Folge 193

Ausgleichsquittung V



Der Fall


    Arbeitgeber Hans Sachs einigt sich mit der Arbeitnehmerin Fatima auf die Beendigung des Arbeitsverhältnisses. Er zahlt ihr den Restlohn aus, übergibt ihr
    die Arbeitspapiere nebst Abrechnung und legt ihr folgende, vorformulierte Vereinbarung vor:

    „Das Arbeitsverhältnis ist am 30.9.2005 beendet worden.

    Anläßlich der Beendigung meines Arbeitsverhältnisses sind
    mir folgende Papiere ausgehändigt worden: Lohnsteuerkarte, Arbeitsbescheinigung, Urlaubsbescheinigung, Abmeldung zur Sozialversicherung und Lohnabrechnung.

    Ich bestätige ausdrücklich, daß mir aus dem
    Arbeitsverhältnis und seiner Beendigung keine Ansprüche mehr zustehen.

    Ich habe alle Werkzeuge und sämtliches Firmeneigentum vollständig zurückgegeben.

    Diese Erklärung habe ich sorgfältig gelesen und
    verstanden. Eine Durchschrift habe ich erhalten.“

    Fatima überprüft ihre Papiere und unterschreibt das Schriftstück.

    Als sie zuhause ihre Lohnabrechnung überprüft, stellt sie fest, daß noch 10 Tage
    Urlaubsabgeltung in Höhe von 800 Euro, die Bezahlung von 100 Überstunden in Höhe von 1.000 Euro und ein Zeugnis fehlen. Fatima macht bei Hans Sachs deshalb eine Nachzahlung von 1.800 Euro brutto nebst
    Ausstellung eines Zeugnisses geltend.

    Hans Sachs legt ihr die Ausgleichsquittung vor und verweist auf den Absatz, in dem sie ausdrücklich bestätigt, keine Ansprüche mehr zu besitzen. Damit sei die Sache
    erledigt. Fatima geht vor’s Arbeitsgericht.



Die Lösung



13. Verstoß gegen das Transparenzgebot


    Die der Arbeitnehmerin von Hans Sachs vorgelegte Ausgleichsquittung verstößt weiterhin gegen das Transparenzgebot des § 307 Abs. 1 Satz 2 BGB. Danach kann
    eine unangemessene Benachteiligung des Vertragspartners auch dann vorliegen, wenn die Bestimmungen des Vertrages bzw. der Ausgleichsklausel nicht klar und verständlich sind.

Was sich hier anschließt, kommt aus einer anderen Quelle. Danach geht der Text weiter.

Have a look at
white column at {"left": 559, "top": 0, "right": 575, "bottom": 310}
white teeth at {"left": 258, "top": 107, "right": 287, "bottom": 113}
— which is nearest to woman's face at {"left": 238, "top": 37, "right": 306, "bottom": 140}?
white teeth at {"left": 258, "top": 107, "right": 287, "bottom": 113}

    Dieses Transparenzgebot zwingt
    den Verwender einer Ausgleichsklausel im Rahmen der Allgemeinen Geschäftsbedingungen dazu, die Rechte und Pflichten seines Vertragspartners nach den Grundsätzen von Treu und Glauben möglichst klar und für den
    Partner durchschaubar darzustellen.

    Dies setzt voraus, daß neben einer allgemeinverständlichen Formulierung mit Hinweisen auf die Tragweite auch die wirtschaftlichen Nachteile und Belastungen erkennbar
    werden. Wie weit die einzelnen Pflichten des Arbeitgebers bei der Ausgleichsquittung insoweit gehen, hängt vom Einzelfall ab.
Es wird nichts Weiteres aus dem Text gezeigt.